Jasmine looked very pretty while she was speaking, and little Daisy admired her high-flown words, and fully believed in her genius.

"Do soar, Jasmine, darling," she said; "I have not a notion how you are to do it, but do begin at once. It will make these rooms more than ever like a Palace Beautiful if you take to soaring in them."

"I've nearly finished my novel," said Jasmine; "and I've also written a poem. It is called the 'Flight of the Beautiful,' and is in seven parts. Each part would take up two or three pages of a magazine. To-morrow, Daisy dear, I am going to take my novel and poem into the market. I shall offer them to the highest bidders. I won't send them by post, for I always notice in books that, when gifted authors send their contributions by post, they are declined with thanks, because they aren't read. I am going to take my own manuscripts to the publishers, Daisy, and I shall propose to them to read aloud a few extracts."

"You can't be at all shy if you do that, Jasmine," said Daisy, looking in a rather awe-struck way at her sister.

"Shy?" echoed Jasmine. "If one feels it, one has only to get over it. Is that the way to conquer difficulties, Daisy?--just to be baffled by a little nervous feeling. No, I really want to fill the purse, and I also wish to give the publishers what I am sure they must be always looking for; for I have looked in vain, month after month, in several magazines, and nowhere have I seen three or four pages of continual blank verse. I suppose they can't get it, poor things! but they will in my 'Flight of the Beautiful!'"

"_I think blank verse a little dull," said Daisy, softly, and half under her breath; but, when Jasmine frowned, she added hastily, "Of course you're splendidly brave, dear Jasmine; and who'll go with you to the publisher's when you do go?"

"I've been considering that," said Jasmine; "and I think I'll take Poppy. Poppy is to have a whole holiday on Tuesday next, because her quarter's wages are due, and I'll ask her to come with me.

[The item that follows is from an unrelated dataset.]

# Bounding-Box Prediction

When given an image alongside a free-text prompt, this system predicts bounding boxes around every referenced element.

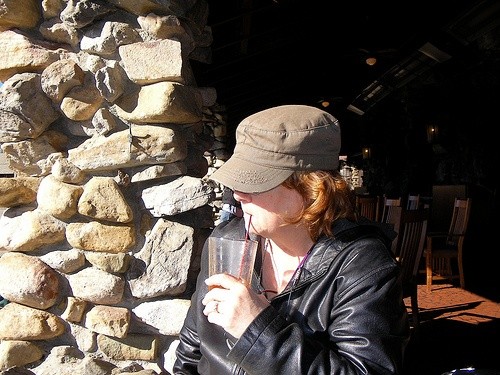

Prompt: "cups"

She'd enjoy it--Poppy would--and very likely in the evening I'll be able to tell you and Primrose that I've made my first success. Oh, how happy and how proud I shall be!"

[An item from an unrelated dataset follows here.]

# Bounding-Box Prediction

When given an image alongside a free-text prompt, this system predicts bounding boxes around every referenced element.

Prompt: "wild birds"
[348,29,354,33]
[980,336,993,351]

A few minutes afterwards Jasmine went out, and Daisy wondered solemnly if her bent in life was to keep on friendly terms with Mr. Dove.

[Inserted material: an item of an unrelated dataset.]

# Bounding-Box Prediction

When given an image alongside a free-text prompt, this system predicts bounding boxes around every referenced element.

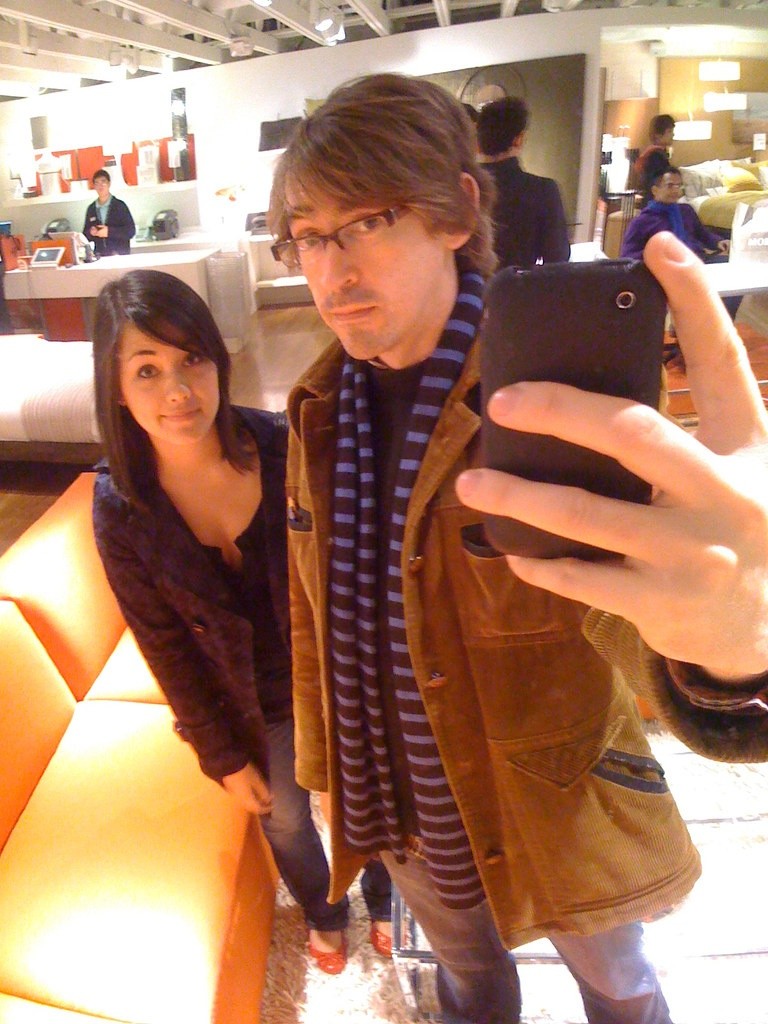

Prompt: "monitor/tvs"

"I'm very glad I took the Prince's advice," she said to herself. "I'm much, much happier since I came to the Palace Beautiful, and I don't think Mr. Dove minds much, for he has never answered my letter. Oh dear! perhaps I was too much afraid of Mr. Dove. I am so glad the Prince explained to me about being a selfish little girl. And, oh dear! there is the Prince!"

Arthur Noel often came to see Daisy. He came in the evenings at an hour when the elder girls were often away, and then Daisy sat on his knee, and chatted to him volubly.

This afternoon she told him about both her sisters.

"Is having a bent the same as destiny, Mr. Noel?" she inquired anxiously. "Jasmine says she has a bent, and she must follow it, and no one can prevent her."

"The bent can be guided, Daisy," said Arthur; but he looked puzzled and seemed uncomfortable at the little girl's news. The Ellsworthy's had begged of Noel to promote the interests of these girls. He was only too anxious to do so, but he found his task by no means an easy one. What wild imprudence would poor little Jasmine commit if she was not aided and helped; surely Primrose's work was too uncongenial for her long to continue it. Why did the girls persistently reject the kindnesses of those who would help them? Where was it all to end? Their money could only hold out to a certain date. How fragile Daisy looked, even now; had anybody been cruel to the little one? What was the mystery about Mr. Danesfield's letter? and above all things, why did not Mr. Danesfield reply to a long epistle which Arthur had sent him some weeks ago?